17 Jul 2017, Hannah Crown
What is the 30 hours?
The 30 hours, commonly called the 30 hours of free or funded childcare, is a Government subsidy to childcare providers. It is for parents of 3 and 4-year-olds in England.
The subsidy is for 30 hours of taxpayer-funded childcare per week for 38 weeks of the year – a theoretical total of 1,140 childcare hours per child per year.
The 30 hours is actually two policies: a 15 hours universal entitlement, which was introduced in 2010, which is for all families of 3 and 4 year olds, and an additional 15 hours, for which parental eligibility criteria apply. Childcare providers will provide early years care and education that follows the Early Years Foundation Stage (EYFS) Framework across the whole 30 hours.
When was it introduced?
It was piloted from September 2016 and introduced in England in September 2017.
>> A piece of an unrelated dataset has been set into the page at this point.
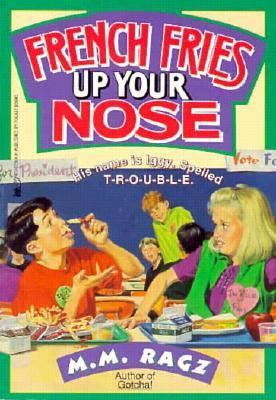 French fries up your nose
Who is eligible for the ‘extra’ 15 hours?
Both parents must each expect to earn (on average) the equivalent of working 16 hours a week at the national minimum wage. Parents lose eligibility when they earn £100,000 each or more. Single working parents are also eligible, as are people on maternity, paternity or adoption leave, or those unable to work because of disability or caring responsibilities.
When can parents take 30 hours?
In theory, any day of the week, even weekends, any time between 6am and 8pm. There is no minimum session length, and a single session cannot exceed 10 hours.
Some providers will allow the offer to be ‘stretched’ over 52 weeks, using fewer hours per week.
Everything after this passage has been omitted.